Required tasks
**1.** In the forum thread on Xeon uncore counters, why does the reply say you must check the output of "lspci" before using the script? Please answer in one to three sentences.
**2.** Write a continuation of the forum thread on Xeon uncore counters, starting right after its final sentence.

:: Source text ::

1. I was not able to find the offsets for the different configuration and counter registers within the Intel Xeon Processor E5 and E7 v3 Family Uncore Performance Monitoring document. And they also stated within the document, that the counters are 48 bit wide and not 32 bit like it was stated in the first topic

2. In the third topic the usage of perf with raw counters is supposed as an valid solution, but for me it looks like, that for this solution it is required, that the uncore_imc_x folder is present within /sys/devices and therefore also not the event and mask "files". So as far as I understood the kernel, this means, that the kernel have not exported the iMCs as PCI devicescorrectly, even if they are present in lspci. My question is now, if I have to write a Kernel device driver to export the registers to the user within the /sys/devices path, or if there is another possibility to get perf working.

3. If it is possible to get perf working with raw counter access, it would be great to get custom perf events. Does anybody know how to add new perf events. For me it looks like perf use the /sys/devices/xy/this_is_my_custom_event/{event,uvent} structure to get the events. Is this right?

I have written in the past already a Kernel driver module that implemented a virtual bus system so that a user was able to modify the registers of a hardware device, but I require for this the kernel sources and so on to build the module against it. Another problem is, that I don't know the physical addresses that I have to map to user space. I have found nothing about the location of the registers and also lspci does not show any addresses.

So at the end of the day, I have really to know what have to be done to solve the problem, so that we can push our service provider to develop the required solution. From my point of view, it shouldn't be a too big task to get it working. I assume that it will not take more than one man month.

Any idea?

0 Kudos
5 Replies
Black Belt

A script to configure the iMC counters on a Xeon E5-2680 v3 is included in my forum post at; Most of my 2-socket systems use buses 7f and ff, but some of the systems use buses 3f and 7f -- you will have to look at the output of "lspci" to see which buses your system uses for the uncore devices.

NOTE that with this script I am not using perf -- perf only works with raw counters if it understands the "box" that you are using.  I am bypassing all of that and programming and reading the counters using ordinary shell commands.

:::
:: Data lines ::

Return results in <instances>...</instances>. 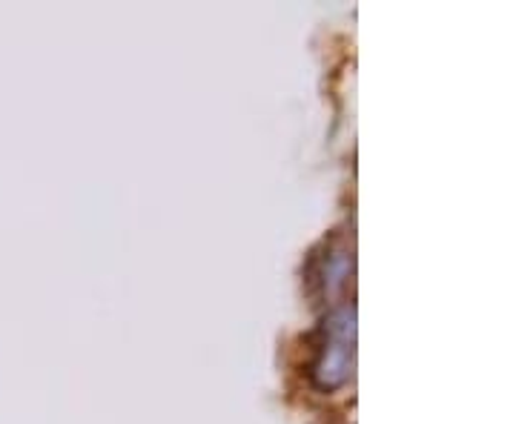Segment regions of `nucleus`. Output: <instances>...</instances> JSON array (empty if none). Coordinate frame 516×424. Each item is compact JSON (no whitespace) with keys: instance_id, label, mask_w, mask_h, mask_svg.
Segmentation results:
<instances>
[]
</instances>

:::
:: Data lines ::

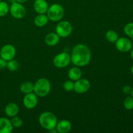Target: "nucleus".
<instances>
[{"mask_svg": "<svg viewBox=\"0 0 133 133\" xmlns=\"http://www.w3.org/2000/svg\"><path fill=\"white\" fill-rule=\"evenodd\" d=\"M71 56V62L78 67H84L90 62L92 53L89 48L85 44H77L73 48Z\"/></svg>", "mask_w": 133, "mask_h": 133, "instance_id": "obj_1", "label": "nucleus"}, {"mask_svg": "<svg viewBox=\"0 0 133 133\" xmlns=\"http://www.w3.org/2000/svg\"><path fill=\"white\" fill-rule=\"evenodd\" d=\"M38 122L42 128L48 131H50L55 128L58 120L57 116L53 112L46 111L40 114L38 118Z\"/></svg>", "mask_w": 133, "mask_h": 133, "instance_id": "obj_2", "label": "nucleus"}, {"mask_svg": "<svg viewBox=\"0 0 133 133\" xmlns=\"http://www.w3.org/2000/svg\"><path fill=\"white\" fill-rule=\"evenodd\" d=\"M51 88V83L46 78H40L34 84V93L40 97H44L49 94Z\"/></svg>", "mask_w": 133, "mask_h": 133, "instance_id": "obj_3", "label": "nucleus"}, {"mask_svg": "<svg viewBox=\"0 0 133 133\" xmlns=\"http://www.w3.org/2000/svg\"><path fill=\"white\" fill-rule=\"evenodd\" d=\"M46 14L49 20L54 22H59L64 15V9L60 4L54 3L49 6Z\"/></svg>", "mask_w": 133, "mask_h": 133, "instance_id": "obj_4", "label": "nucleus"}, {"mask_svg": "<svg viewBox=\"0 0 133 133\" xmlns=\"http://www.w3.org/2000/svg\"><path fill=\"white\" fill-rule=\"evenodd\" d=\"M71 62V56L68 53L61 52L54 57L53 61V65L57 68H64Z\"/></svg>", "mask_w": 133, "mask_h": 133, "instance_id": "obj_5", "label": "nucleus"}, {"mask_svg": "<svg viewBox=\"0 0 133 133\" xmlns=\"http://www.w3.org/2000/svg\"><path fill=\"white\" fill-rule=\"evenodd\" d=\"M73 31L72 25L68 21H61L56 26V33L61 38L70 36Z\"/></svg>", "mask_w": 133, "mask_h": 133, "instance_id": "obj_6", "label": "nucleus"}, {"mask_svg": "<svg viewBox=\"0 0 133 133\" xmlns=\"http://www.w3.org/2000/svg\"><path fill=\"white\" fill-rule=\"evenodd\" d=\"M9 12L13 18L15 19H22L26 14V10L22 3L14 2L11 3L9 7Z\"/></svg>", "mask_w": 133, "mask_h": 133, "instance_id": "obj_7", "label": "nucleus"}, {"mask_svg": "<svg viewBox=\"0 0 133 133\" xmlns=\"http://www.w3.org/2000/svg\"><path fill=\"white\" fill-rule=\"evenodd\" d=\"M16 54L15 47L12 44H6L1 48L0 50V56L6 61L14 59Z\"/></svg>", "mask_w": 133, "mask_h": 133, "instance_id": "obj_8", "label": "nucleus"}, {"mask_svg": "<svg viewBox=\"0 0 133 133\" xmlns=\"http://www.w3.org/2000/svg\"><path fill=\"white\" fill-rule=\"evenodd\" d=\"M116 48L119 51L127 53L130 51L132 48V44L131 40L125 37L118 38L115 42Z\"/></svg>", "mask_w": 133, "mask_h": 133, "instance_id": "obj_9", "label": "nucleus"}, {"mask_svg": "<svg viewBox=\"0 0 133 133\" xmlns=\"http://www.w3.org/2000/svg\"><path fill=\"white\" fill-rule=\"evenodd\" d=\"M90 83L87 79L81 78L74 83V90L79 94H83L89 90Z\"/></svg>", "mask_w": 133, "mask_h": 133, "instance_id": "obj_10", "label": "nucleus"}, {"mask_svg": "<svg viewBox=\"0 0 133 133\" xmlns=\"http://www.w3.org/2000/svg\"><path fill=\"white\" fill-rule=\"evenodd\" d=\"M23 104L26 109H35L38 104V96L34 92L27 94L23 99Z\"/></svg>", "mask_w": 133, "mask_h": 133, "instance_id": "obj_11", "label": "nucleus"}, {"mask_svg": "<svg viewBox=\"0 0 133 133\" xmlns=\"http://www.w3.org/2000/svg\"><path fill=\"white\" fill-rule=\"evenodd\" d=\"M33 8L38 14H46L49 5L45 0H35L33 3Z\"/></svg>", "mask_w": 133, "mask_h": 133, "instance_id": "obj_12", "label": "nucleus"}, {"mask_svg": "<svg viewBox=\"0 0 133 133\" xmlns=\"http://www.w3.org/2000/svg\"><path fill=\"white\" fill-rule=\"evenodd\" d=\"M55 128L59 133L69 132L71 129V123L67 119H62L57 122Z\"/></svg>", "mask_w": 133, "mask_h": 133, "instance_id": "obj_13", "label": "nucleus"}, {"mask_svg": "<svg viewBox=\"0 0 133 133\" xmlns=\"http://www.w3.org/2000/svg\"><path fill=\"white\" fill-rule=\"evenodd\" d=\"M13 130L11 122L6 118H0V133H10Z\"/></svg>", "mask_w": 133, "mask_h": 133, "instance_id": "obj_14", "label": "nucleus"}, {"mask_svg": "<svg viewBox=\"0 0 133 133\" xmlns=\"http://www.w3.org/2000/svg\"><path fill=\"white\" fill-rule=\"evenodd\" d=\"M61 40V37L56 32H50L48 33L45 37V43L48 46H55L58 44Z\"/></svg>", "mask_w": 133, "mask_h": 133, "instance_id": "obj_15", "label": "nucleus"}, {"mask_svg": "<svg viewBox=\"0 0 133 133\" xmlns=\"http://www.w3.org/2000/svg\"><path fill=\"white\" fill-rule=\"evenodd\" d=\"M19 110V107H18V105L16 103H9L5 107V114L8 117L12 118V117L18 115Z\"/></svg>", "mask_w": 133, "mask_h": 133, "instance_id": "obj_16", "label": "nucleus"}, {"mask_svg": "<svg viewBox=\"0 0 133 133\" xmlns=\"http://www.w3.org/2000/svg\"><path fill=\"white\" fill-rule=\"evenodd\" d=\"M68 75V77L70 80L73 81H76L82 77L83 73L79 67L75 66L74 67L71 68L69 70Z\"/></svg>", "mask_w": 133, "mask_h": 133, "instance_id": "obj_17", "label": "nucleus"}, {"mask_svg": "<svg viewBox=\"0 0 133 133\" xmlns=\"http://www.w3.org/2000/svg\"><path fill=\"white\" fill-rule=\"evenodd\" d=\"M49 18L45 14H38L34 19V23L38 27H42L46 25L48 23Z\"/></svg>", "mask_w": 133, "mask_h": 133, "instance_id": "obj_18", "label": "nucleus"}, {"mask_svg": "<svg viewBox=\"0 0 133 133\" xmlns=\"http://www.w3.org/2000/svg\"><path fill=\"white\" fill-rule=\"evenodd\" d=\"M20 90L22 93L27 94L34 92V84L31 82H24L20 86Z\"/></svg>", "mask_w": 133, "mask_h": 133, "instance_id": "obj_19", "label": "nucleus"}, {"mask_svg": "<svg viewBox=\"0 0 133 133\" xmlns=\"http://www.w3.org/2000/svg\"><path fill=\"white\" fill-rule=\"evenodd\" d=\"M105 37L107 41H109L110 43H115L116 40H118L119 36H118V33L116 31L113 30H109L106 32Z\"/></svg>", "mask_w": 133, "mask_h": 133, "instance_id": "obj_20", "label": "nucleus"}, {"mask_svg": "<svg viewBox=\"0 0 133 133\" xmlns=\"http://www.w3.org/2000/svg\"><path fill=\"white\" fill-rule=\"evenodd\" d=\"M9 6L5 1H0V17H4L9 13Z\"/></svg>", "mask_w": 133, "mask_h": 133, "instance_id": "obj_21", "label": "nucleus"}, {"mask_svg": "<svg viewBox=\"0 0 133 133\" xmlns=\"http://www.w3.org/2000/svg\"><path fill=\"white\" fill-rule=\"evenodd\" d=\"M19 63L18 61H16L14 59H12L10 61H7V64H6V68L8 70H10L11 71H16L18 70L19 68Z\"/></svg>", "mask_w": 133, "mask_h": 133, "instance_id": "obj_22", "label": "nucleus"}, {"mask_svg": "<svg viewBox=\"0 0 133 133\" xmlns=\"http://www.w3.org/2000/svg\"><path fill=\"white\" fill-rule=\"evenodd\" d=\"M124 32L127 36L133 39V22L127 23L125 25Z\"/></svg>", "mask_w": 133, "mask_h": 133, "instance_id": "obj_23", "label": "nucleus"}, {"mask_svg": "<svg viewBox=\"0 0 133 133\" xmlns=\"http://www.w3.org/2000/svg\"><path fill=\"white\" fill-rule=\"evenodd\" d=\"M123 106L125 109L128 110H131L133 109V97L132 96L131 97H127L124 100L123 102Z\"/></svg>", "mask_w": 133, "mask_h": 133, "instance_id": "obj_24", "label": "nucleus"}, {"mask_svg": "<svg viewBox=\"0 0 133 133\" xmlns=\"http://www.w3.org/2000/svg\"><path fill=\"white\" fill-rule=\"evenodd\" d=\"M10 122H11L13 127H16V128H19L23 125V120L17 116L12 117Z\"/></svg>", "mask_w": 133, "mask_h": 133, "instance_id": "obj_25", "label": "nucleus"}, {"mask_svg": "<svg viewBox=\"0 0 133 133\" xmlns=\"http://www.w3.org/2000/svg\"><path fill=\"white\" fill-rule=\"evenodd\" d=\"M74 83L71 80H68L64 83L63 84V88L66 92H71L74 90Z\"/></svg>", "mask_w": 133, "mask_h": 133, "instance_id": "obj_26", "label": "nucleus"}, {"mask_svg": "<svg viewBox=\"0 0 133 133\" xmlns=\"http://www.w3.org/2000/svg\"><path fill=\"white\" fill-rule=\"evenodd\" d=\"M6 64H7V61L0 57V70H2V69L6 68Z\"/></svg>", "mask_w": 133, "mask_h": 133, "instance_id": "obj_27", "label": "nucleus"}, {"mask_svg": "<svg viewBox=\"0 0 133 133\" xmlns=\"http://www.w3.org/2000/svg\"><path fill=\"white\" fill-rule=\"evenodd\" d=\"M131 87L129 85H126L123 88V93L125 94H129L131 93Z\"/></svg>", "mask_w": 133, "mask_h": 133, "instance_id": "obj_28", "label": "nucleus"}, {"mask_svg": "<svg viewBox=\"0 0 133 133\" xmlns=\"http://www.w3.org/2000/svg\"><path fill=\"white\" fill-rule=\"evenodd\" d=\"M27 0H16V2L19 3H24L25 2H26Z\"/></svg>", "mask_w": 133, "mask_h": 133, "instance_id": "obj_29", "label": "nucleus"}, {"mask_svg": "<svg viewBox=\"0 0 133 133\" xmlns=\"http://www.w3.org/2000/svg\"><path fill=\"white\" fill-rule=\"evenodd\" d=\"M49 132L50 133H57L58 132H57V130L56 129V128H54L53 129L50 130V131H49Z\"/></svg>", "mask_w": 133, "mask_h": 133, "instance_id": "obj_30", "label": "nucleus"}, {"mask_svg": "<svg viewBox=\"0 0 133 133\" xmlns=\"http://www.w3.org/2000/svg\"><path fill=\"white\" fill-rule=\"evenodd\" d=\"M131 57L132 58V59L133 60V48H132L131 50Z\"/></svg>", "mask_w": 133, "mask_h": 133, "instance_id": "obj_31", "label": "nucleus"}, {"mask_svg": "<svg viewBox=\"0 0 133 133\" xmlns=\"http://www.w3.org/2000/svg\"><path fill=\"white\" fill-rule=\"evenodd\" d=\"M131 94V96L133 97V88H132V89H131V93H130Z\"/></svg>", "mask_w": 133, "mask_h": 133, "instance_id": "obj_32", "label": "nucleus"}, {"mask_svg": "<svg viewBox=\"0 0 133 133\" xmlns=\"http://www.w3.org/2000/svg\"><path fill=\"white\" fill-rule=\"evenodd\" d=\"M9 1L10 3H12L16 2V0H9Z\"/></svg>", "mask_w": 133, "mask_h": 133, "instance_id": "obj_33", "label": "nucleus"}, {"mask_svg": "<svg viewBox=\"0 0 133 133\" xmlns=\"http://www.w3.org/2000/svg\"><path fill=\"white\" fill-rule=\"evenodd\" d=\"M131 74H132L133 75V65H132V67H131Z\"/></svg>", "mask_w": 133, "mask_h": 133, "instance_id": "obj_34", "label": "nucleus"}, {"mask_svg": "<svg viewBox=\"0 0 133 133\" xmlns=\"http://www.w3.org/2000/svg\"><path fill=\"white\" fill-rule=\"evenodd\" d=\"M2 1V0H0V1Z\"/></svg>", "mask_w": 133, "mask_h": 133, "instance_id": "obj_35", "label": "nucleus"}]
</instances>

:::

The answers
**1.** You must check it because the uncore devices do not sit on the same buses on every system. Most of the replier's 2-socket systems use buses 7f and ff, but some use buses 3f and 7f.

**2.**
The Xeon E5 v3 uncore performance monitoring guide is not easy to read (and it has a few mistakes), but the offsets are definitely all there.  The script I referred to above uses offsets 0xD8, 0xDC, 0xE0, and 0xE4 for the control registers on each of the 8 DRAM channels in a two-socket node.

The counters are 48 bits wide in a 64-bit-aligned field, but you can only read 32 bits at a time from PCI configuration space, so the counters are described as being composed of two 32-bit fields.  So to read programmable counter 0 on each channel, you would modify my script to have lines like:

       # low-order 32-bits of counter 0
       setpci -s ${BUS}:${DEVICE}.${FUNCTION} 0xA0.l
       # high-order 32-bits of counter 0
       setpci -s ${BUS}:${DEVICE}.${FUNCTION} 0xA4.l

I typically take these as ASCII hex values, concatenate them, and then convert to decimal using the shell's "printf" function.  This is not particularly fast, but if I am only doing it before and after program execution the overhead is negligible.

If you read these fields using the /sys/devices/ driver, you can ignore the 32-bit read restriction and use "pread()" (or lseek() followed by read()) on larger sizes.  Using this interface, I typically read all four counters with a single pread() (256 Bytes starting at offset 0xA0).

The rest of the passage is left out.